* **TEXTE DE LA PAGE**

Pas de majorité qualifiée pour le moment

Ce texte n’a pas obtenu de majorité qualifiée, qui nécessite l’accord de 15 pays représentant 65 % de la population au minimum. En effet, les 17 pays ayant voté en faveur du texte (France, Italie, Danemark, Espagne, Portugal, Estonie, Pays-Bas…) représentent 58 % de la population.

La Hongrie, l’Autriche, la Pologne, ou encore la Roumanie sont opposées au texte en l’état. Et quelques pays se sont abstenus du fait de compromis de coalition ou d’absence de position nationale : la Belgique, l’Allemagne, et la Bulgarie.

Danemark : une future présidence européenne « enthousiaste » pour les NBT

« Il faut espérer que la communauté scientifique de l’Union européenne va continuer à se mobiliser, tout comme les filières agroalimentaires en Pologne et en Allemagne en 2025 », estime Philippe Dumont, administrateur de l’AFBV et responsable des relations internationales. En effet, pour atteindre les 65 %, l’approbation de l’Allemagne (18,81 % de la population européenne) ou de la Pologne (8,2 %) serait suffisante.

La Pologne prendra la présidence tournante de l’Union européenne au 1er janvier 2025, et l’Allemagne connaîtra des élections fédérales en septembre 2025. Et « il faut préparer la présidence danoise [qui débutera en juillet 2025], car ils sont enthousiastes pour les NBT », juge Philippe Dumont.

Par ailleurs, « il faut répondre aux questions de la Roumanie » relative au protocole de Carthagène (accord international qui donne une définition des OGM). Ce pays voudrait obtenir l’assurance que les plantes NBT-1 ne sont pas considérées comme des OGM par ce texte ratifié par plus de 170 pays. Il craint que l’incertitude sur la question puisse bloquer les exportations agricoles de NBT-1 vers les pays tiers.

Des variétés NBT pas avant 2031

Une fois que le Conseil aura adopté sa position, le processus législatif pourra reprendre, avec des négociations en trilogue entre le Parlement européen, la Commission et le Conseil. Philippe Dumont souligne que la position du Parlement européen n’est pas identique à celle du Conseil. Par exemple, et contrairement à la position de leur État au Conseil, les eurodéputés allemands sont favorables au texte, tout comme les élus belges ou les Roumains. Cette situation est « incroyable », mais « positive », estime l’administrateur de l’AFBV.

* **OBJECTIF**
Poursuivez le texte sur les NBT et le vote au Conseil de l'Union européenne, juste après sa dernière phrase.

* **DONNÉES**
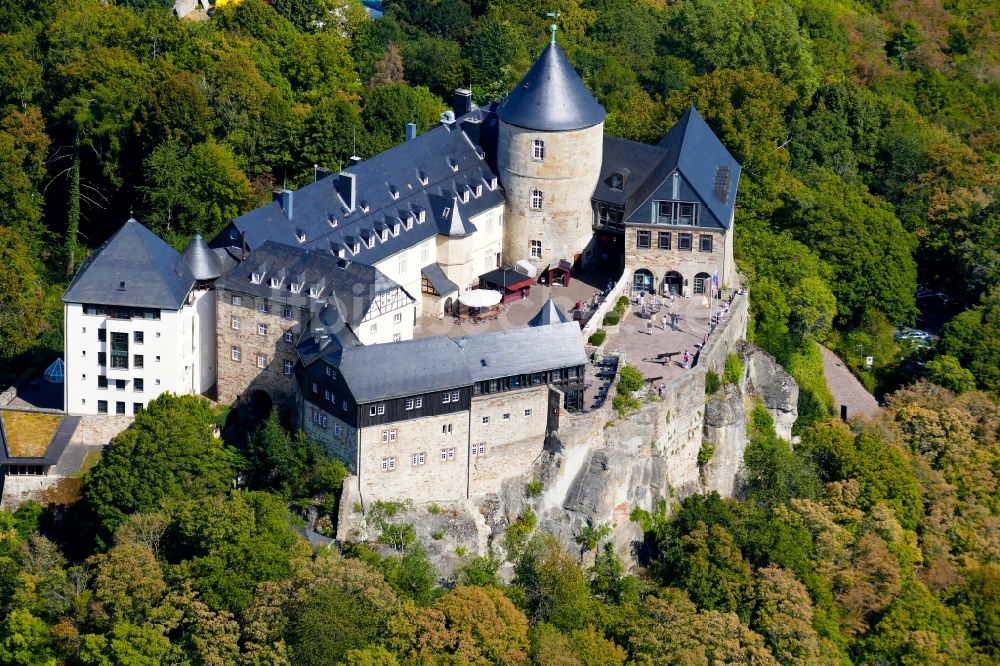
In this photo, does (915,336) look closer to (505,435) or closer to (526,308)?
(526,308)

* **RÉPONSE**
Après une éventuelle adoption, « il faudra au moins deux ans avant que les lignes directrices ne soient adoptées ». Selon l’AFBV, le règlement ne prendra probablement pas effet avant 2027 ou 2028. Et les premières variétés NBT-1 pourraient être disponibles aux alentours de « 2031, 2032, 2033 ? », suppose Philippe Dumont.

Stade laboratoire

L’adoption déclenchera le processus d’évaluation des variétés qui prend au minimum deux ans. Et « ce qu’il y a dans les laboratoires actuellement, ce sont des génotypes dans lesquels on a modifié par NGT un certain nombre de gènes, et non pas des variétés qui pourraient directement être utilisées par les agriculteurs », précise Thierry Langin, président de l’AFBV. Il faut ensuite transférer ces innovations dans un fond génétique d’intérêt, puis en évaluer les performances.

Essais détruits en Italie

Il est actuellement possible de réaliser des essais NGT en plein champ dans l’Union européenne, en respectant le protocole des OGM. Cela a par exemple été fait récemment en Italie et en Belgique. En France, « il y a un certain traumatisme lié aux faucheurs volontaires et à la Justice qui ne punit pas très sévèrement ceux qui détruisent les essais », juge Philippe Dumont. En Italie, une parcelle de riz NBT a été détruite en juin 2024.

En attendant la réglementation européenne, il est possible d’évaluer ces variétés dans un autre pays, par exemple aux États-Unis, mais le processus coûte « atrocement cher », indique Thierry Langin. Pour l’heure, les laboratoires « ont arrêté de travailler » sur ces projets car ils ont fait « tout ce qu’ils pouvaient faire ».